Thus did his reflection lead him till the end of the Gospel, and when he said the Deo gratias he had as yet decided nothing.
LXXVI.
AWAKENING.
“We never permit with impunity the mind to analyze the liberty to indulge in certain loves; once begin to reflect on those deep and troublesome matters which are called passion and duty, the soul which naturally delights in the investigation of every truth, is unable to stop in its exploration.”
ERNEST FRYDEAU (La Comtesse de Chalis).
When Marcel had gone away, Suzanne, when she had quietly shut the street-door, by which she had gone out, went upstairs to her room and sat down on the side of her bed.
She asked herself if she had not just been the sport of an hallucination, if it was really true that a man had gone out of the house, who had held her in his arms, to whom she had yielded herself.
Everything had happened so rapidly, that she had had no time to think, to reflect, to say to herself: “What does he want with me?” no time even to recover herself.
A kiss, a violent emotion, a transient indignation, a struggle for a few seconds, a sharp pain, and that was all; the crime was consummated, she had lost her honour, and that was love!

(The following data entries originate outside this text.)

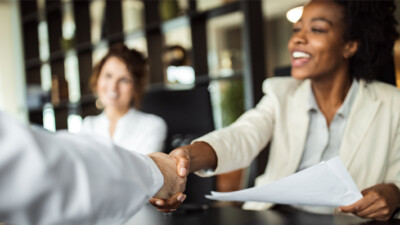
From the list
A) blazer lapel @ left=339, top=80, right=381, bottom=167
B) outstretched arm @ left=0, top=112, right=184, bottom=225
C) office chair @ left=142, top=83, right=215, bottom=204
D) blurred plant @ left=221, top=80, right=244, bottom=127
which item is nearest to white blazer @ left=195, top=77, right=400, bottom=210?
blazer lapel @ left=339, top=80, right=381, bottom=167

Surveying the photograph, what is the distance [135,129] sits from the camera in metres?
1.22

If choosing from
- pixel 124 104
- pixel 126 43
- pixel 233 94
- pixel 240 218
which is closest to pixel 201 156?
pixel 240 218

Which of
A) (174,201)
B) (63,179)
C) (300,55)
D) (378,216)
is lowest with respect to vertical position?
(378,216)

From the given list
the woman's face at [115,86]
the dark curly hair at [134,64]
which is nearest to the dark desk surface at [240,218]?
the woman's face at [115,86]

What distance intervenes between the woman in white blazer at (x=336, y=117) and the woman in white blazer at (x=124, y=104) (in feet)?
0.92

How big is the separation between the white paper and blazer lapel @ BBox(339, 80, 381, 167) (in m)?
0.22

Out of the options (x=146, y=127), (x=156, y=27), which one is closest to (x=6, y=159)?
(x=146, y=127)

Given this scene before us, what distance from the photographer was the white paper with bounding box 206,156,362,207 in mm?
536

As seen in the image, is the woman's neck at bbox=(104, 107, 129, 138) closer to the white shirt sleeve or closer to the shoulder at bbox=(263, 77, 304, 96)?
the shoulder at bbox=(263, 77, 304, 96)

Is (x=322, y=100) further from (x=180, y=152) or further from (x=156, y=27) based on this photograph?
(x=156, y=27)

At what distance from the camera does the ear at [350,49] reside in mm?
835

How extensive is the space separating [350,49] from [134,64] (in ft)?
2.87

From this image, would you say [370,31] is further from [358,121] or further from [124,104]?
[124,104]

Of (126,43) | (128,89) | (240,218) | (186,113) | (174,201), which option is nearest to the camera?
(174,201)
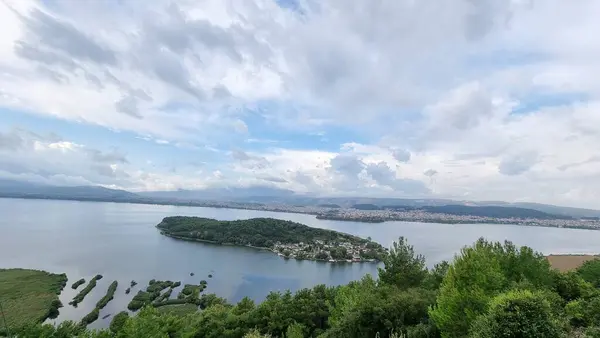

She wished not to believe it, but her disordered corsage, her dishevelled hair upon her bare shoulders, her crumpled dressing-gown, and more than all that, the violent leaping of her heart, told her that she was not dreaming.
He was gone, the priest; he had fled away into the night, happy and light of heart, leaving her alone with her shame, and the ulcer of remorse in her soul.
And then big tears rolled down her cheeks and fell upon her breasts, still burning with his feverish caresses. “It is all over! it is all over. Where is my virginity?”
Weep, poor girl, weep, for that virginity is already far away, and nothing, it is said, flees faster than the illusion which departs, if it be not a virginity which flies away.
And a vague terror was mingled with her remorse.
The first apprehension which strikes brutally against the edifice of illusions of the woman who has committed a fault, is the anxiety regarding the opinion of the man who has incited her to that fault; I am speaking, be it understood, of one in whom there remains the feeling of modesty, without which she is not a woman, but an unclean female.
When she awakes from her short delirium, she says to herself:
—What will he think of me? What will he believe? Will he not despise me?
And she has good grounds for apprehension; for often (I believe I have said so already) the contempt of her accomplice is all that remains to her.